## Passage provided
Study design: Magnetic resonance imaging (MRI) study on degeneration of the thoracic spine in asymptomatic subjects.
Objective: To investigate the incidence of degenerative MRI findings of the thoracic spine in asymptomatic subjects and to identify factors related to the degeneration of the thoracic discs.
Summary of background data: Studies on age-related degenerative changes of the thoracic spine are scarce.
Methods: Ninety-four asymptomatic Japanese volunteers (48 men and 46 women, mean age of 48.0 +/- 13.4 years) underwent MRI of the thoracic and cervical spine and filled the questionnaire regarding life styles. The items evaluated on MRI using a numerical grading system were (1) decrease in the signal intensity of the intervertebral discs (DSI), (2) posterior disc protrusion (PDP), (3) anterior compression of the dural sac (ACD), and (4) disc space narrowing. Association between each degenerative MRI finding and several factors, including age, sex, smoking, sports, body mass index, and degeneration of cervical spine was investigated.

## Source data
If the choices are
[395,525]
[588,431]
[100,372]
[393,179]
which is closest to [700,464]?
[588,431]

## What to do
A - Answer these questions using the thoracic spine MRI abstract:
(i) How many asymptomatic volunteers took part, and how many were men and how many women?
(ii) According to the summary of background data, what is scarce?
(iii) Which two regions of the spine did the volunteers have imaged by MRI?
B - Transcribe the thoracic spine MRI abstract from "Study design: Magnetic" up to and including "the thoracic discs.".

## Answers per task
A -
(i) Ninety-four volunteers took part: 48 men and 46 women.
(ii) Studies on age-related degenerative changes of the thoracic spine are scarce.
(iii) The thoracic and cervical spine.

B -
Study design: Magnetic resonance imaging (MRI) study on degeneration of the thoracic spine in asymptomatic subjects.
Objective: To investigate the incidence of degenerative MRI findings of the thoracic spine in asymptomatic subjects and to identify factors related to the degeneration of the thoracic discs.